Il cardinale Zuppi ha riflettuto quindi sul significato della pace: “Noi la facciamo coincidere con il benessere. E ovviamente non è così. La facciamo coincidere con l’individuo, mentre la pace è sempre qualcosa che dobbiamo conquistare, difendere. Non è mai acquisita una volta per sempre. Ed è qualcosa che ci unisce agli altri. Nella pace c’è sempre una dimensione sociale. Mentre siamo così tanto presi dall’io che il problema è che io stia bene. Il piano di pace attraversa la guerra. Non la evita. Non fa finta che non ci sia. La risolve. Con tutta la tragedia. Tra tanti artigiani di pace forse ci sarà anche qualche architetto. Perché poi bisognerà anche ricostruire“.
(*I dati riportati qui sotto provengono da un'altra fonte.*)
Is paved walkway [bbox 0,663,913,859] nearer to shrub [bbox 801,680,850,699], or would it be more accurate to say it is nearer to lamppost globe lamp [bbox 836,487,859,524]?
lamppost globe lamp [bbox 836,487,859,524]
Alla base della pace, per Zuppi c’è sempre il dialogo: “Abbiamo bisogno dell’altro. Del piccolo come del grande. Tanto più in un mondo globalizzato. Capiamo sempre di più quanto siamo interdipendenti gli uni dagli altri e pensiamo di star bene affermando l’indipendenza dagli altri. Mentre potremmo dire che la vita è l’arte del dialogo, quindi anche dell’incontro, in cui ci si ritrova. Il compromesso è trovare quello che unisce. È sempre al rialzo, non è al ribasso. Però c’è bisogno dell’arbitro. Nella pace c’è bisogno di tre pezzi: i due che fanno la guerra e il terzo. se il terzo non c’è, o se si schiera soltanto, e non si schiera per la pace, è chiaro che viene a mancare. Noi dobbiamo avere una paura blu della guerra, quella che avevano i sopravvissuti della seconda guerra mondiale. Quella che aveva Giovanni Paolo II. Bisogna trovare il terzo attore che si dia da fare”.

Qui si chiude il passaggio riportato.